Additionally, some Chinese herbs may aid your recovery.
Herbal supplements don’t help rewire the brain. However, they may improve your energy levels, which can help motivate you to pursue rehabilitation.
Furthermore, Chinese herbs may also help you overcome secondary medical complications after stroke like pneumonia, headaches, depression, and fatigue. This, again, may help free up more energy so that you can pursue rehabilitation.
Some Chinese herbs can be dangerous for certain stroke patients, so proceed with caution.
For example, the herb Buchang Naoxinton helps thin the blood to reduce clotting, which, again, could be dangerous for someone with a history of hemorrhagic stroke.
As with all medical advice, it’s important to talk to your doctor before making any changes.
Acupuncture for Stroke Recovery
Chinese medicine is highly individualized – just like stroke recovery. What works for one person might not work for another. It’s important to keep safely experimenting until you find something that works for you.

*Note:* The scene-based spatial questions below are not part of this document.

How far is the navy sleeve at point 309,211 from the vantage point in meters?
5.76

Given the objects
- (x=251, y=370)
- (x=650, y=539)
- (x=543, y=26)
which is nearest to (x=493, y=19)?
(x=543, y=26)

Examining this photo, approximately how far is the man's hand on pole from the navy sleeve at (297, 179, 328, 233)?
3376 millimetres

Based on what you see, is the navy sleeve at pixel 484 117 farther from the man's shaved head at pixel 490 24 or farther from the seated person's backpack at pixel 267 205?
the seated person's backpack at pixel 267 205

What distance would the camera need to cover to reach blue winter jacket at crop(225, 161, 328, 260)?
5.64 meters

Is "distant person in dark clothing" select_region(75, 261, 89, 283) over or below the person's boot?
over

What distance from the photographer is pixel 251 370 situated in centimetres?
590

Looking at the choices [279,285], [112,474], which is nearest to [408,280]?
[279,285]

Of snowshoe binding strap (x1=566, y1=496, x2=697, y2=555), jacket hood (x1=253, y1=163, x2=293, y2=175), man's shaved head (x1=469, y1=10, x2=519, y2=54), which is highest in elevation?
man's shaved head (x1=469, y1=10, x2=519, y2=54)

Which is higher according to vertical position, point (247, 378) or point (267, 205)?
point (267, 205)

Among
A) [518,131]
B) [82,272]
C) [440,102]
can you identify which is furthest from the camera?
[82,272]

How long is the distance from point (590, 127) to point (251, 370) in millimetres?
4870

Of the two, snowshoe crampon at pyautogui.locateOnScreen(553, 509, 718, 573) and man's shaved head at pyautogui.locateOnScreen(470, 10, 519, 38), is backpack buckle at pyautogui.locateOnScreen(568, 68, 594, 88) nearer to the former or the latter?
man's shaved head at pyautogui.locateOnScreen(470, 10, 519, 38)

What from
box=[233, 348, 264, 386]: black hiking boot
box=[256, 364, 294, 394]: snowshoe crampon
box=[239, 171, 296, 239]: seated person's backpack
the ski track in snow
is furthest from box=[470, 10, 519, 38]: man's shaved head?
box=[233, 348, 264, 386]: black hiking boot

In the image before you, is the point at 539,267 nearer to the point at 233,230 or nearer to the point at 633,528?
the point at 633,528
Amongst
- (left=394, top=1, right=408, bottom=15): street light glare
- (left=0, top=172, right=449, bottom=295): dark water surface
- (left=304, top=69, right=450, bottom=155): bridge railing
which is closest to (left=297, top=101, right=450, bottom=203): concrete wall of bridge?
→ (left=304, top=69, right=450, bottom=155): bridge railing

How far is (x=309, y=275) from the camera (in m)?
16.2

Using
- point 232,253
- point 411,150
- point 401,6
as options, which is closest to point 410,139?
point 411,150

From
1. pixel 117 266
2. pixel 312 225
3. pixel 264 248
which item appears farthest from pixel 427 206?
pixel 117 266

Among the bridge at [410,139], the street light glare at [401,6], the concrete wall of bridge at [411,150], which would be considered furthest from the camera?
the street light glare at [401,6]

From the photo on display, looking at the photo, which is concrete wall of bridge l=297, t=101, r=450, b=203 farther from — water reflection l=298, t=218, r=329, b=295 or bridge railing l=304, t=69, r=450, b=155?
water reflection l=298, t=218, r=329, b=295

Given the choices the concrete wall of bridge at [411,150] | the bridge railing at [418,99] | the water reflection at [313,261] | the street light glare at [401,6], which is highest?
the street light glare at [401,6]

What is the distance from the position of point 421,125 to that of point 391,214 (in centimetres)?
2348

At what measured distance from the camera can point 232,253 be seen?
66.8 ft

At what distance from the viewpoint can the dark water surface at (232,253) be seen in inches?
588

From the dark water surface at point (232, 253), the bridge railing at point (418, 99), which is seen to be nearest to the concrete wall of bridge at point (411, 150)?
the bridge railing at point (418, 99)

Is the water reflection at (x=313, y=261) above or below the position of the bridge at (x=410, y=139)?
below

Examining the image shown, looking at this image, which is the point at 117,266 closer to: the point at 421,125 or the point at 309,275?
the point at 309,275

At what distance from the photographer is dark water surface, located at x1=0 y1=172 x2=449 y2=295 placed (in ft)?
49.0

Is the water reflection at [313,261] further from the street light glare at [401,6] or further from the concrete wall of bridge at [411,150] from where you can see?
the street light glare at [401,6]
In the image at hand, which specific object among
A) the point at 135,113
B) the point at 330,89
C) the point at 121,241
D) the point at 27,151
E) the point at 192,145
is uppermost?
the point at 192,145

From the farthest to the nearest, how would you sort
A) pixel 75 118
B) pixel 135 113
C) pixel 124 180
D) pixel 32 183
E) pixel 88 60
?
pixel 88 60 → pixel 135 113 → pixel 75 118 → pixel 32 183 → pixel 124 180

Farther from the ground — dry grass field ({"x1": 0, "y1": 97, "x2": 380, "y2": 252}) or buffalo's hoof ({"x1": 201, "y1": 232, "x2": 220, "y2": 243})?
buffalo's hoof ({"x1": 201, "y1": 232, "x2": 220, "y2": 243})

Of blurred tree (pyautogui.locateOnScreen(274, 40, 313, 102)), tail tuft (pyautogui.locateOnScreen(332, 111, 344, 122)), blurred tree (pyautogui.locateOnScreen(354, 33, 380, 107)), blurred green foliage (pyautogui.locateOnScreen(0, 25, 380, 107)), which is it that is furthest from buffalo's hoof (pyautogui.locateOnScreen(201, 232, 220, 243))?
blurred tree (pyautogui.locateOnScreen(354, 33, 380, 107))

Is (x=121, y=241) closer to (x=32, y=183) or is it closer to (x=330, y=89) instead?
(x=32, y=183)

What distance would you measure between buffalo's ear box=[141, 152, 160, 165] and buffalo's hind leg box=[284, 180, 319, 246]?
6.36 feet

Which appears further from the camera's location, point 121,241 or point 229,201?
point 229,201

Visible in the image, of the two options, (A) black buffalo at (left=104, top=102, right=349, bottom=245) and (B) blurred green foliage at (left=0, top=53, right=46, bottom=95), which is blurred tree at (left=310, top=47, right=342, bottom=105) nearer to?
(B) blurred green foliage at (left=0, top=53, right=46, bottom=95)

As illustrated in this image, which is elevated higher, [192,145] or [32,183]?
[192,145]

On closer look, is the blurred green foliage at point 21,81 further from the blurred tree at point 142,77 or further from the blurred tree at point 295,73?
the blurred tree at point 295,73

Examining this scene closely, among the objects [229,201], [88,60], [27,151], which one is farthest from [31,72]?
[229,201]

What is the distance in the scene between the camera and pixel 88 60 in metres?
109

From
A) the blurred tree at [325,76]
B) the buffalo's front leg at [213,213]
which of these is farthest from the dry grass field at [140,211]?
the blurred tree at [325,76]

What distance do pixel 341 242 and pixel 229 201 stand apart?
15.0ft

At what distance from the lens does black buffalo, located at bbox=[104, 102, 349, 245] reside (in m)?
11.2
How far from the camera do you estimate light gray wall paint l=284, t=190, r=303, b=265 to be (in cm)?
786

Overall, acupuncture offers benefits for individuals that want to improve mobility after stroke. Electroacupuncture in particular offers hope for recovery from post-stroke paralysis and other issues that interfere with movement, like spasticity.
Acupuncture may also help improve emotion and other secondary complications after stroke, so it could be well worth a try.
Acupuncture is just one modality from Traditional Chinese Medicine. If you’re interested in other alternative treatments, talk to your doctor before taking any new supplements or exploring other options.